ARTICLE:
-----

Back to AI App Dev Series

CrewAI SDK Track Part 4: Crews & Production Architecture

May 24, 2026 Wasil Zafar 40 min read

Build production-grade crews with the @CrewBase decorator pattern, async and batch kickoff execution, the recommended Flow-wrapping-Crew architecture for state and persistence, and deploy crews as API services with FastAPI.

Table of Contents

  1. Crew Configuration
  2. Async & Batch Execution
  3. Production Architecture
  4. Annotations & Decorators
  5. Deployment Patterns
What You’ll Learn: A Crew is the complete unit — agents + tasks + process + configuration. This article covers building production-ready crews: structuring projects with the CLI, configuring YAML-based crews for maintainability, handling async execution for performance, and patterns that scale from prototype to deployment. Think of the Crew as a Docker container for AI collaboration: self-contained, configurable, and reproducible.

1. Crew Configuration

The @CrewBase decorator is the production standard for defining crews. It provides automatic YAML loading, decorator-based agent/task registration, and clean separation between configuration and logic.

Why @CrewBase? It automatically resolves YAML references, manages agent/task registration order, provides self.agents and self.tasks collections, and integrates with crewai run CLI commands. Always use it for production crews.

1.1 Fully Configured Crew Class

from crewai import Agent, Task, Crew, Process
from crewai.project import CrewBase, agent, task, crew, before_kickoff, after_kickoff

@CrewBase
class ContentPipeline:
    """Production content generation pipeline."""

    agents_config = "config/agents.yaml"
    tasks_config = "config/tasks.yaml"

    @before_kickoff
    def prepare_inputs(self, inputs):
        """Validate and enrich inputs before crew starts."""
        if "topic" not in inputs:
            raise ValueError("'topic' is required in inputs")
        inputs["timestamp"] = "2026-05-24"
        inputs["word_count"] = inputs.get("word_count", 1500)
        return inputs

    @after_kickoff
    def process_results(self, result):
        """Post-process crew output."""
        print(f"Crew completed. Token usage: {result.token_usage}")
        return result

    @agent
    def researcher(self) -> Agent:
        return Agent(config=self.agents_config["researcher"])

    @agent
    def writer(self) -> Agent:
        return Agent(config=self.agents_config["writer"])

    @agent
    def editor(self) -> Agent:
        return Agent(config=self.agents_config["editor"])

    @task
    def research_task(self) -> Task:
        return Task(config=self.tasks_config["research_task"])

    @task
    def writing_task(self) -> Task:
        return Task(config=self.tasks_config["writing_task"])

    @task
    def editing_task(self) -> Task:
        return Task(config=self.tasks_config["editing_task"])

    @crew
    def crew(self) -> Crew:
        return Crew(
            agents=self.agents,
            tasks=self.tasks,
            process=Process.sequential,
            verbose=True,
            memory=True,
        )

2. Async & Batch Execution

For production workloads, you often need non-blocking execution or batch processing across multiple inputs.

2.1 Async Kickoff

import asyncio
from crewai import Agent, Task, Crew, Process

async def run_crew_async():
    """Run a crew without blocking the event loop."""

-----

RECORDED DATA:
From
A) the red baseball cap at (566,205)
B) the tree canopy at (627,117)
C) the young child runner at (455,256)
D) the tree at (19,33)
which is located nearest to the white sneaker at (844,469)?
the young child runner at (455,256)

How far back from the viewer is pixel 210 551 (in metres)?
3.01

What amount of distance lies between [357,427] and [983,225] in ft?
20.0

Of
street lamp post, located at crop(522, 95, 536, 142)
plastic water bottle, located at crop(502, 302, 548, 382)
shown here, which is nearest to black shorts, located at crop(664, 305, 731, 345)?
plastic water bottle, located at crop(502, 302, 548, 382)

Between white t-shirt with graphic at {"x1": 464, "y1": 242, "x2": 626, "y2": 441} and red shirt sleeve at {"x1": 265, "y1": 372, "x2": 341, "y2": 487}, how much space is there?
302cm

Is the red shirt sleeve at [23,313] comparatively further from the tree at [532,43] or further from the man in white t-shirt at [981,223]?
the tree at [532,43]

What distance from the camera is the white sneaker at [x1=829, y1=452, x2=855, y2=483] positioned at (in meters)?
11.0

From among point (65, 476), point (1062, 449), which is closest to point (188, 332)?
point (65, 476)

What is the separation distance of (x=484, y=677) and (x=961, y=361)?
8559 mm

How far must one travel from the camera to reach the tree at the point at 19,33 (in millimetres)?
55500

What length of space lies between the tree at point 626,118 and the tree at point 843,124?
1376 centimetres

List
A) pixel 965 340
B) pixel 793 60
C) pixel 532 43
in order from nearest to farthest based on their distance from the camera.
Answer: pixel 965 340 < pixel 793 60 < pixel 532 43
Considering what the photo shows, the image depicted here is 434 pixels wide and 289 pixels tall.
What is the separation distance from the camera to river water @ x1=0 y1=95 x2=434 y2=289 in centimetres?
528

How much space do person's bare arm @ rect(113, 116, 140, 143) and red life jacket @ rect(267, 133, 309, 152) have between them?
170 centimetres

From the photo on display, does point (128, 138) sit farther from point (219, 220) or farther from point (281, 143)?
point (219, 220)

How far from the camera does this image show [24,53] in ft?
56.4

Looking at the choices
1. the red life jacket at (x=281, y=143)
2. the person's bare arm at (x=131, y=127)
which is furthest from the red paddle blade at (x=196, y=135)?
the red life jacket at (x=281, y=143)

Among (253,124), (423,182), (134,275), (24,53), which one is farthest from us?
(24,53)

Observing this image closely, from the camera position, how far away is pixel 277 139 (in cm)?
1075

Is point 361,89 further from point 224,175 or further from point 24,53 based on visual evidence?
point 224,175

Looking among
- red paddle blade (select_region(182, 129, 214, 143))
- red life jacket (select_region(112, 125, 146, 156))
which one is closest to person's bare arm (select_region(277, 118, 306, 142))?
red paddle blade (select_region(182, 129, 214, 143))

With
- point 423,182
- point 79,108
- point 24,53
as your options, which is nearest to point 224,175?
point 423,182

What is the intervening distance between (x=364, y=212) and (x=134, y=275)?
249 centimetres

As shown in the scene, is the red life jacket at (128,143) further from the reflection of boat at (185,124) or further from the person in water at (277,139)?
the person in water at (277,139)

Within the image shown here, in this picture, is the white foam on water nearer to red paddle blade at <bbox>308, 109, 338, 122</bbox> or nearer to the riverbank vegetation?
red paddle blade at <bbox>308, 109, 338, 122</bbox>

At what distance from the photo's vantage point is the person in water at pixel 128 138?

-----

TASK GOAL: Extend the CrewAI crews and production architecture article, starting right after its last line. The entries above play no part in what follows.

SOLVED EXERCISE:
    analyst = Agent(
        role="Market Analyst",
        goal="Analyze market conditions for {company}",
        backstory="You are a financial analyst."
    )

    analysis_task = Task(
        description="Analyze the market position of {company} in {sector}.",
        expected_output="Market analysis report with competitive positioning.",
        agent=analyst
    )

    crew = Crew(
        agents=[analyst],
        tasks=[analysis_task],
        process=Process.sequential,
        verbose=True
    )

    # Non-blocking execution
    result = await crew.kickoff_async(
        inputs={"company": "Tesla", "sector": "EV manufacturing"}
    )

    print(f"Async result: {result.raw[:200]}...")
    return result

# Run in async context
result = asyncio.run(run_crew_async())

2.2 Kickoff-for-Each (Batch Processing)

from crewai import Agent, Task, Crew, Process

reviewer = Agent(
    role="Code Reviewer",
    goal="Review pull requests for quality and security issues",
    backstory="You are a senior engineer focused on code quality."
)

review_task = Task(
    description="Review PR #{pr_number}: {pr_title}. Check for bugs, security issues, and style.",
    expected_output="Code review with severity-rated findings and suggestions.",
    agent=reviewer
)

crew = Crew(
    agents=[reviewer],
    tasks=[review_task],
    process=Process.sequential,
    verbose=True
)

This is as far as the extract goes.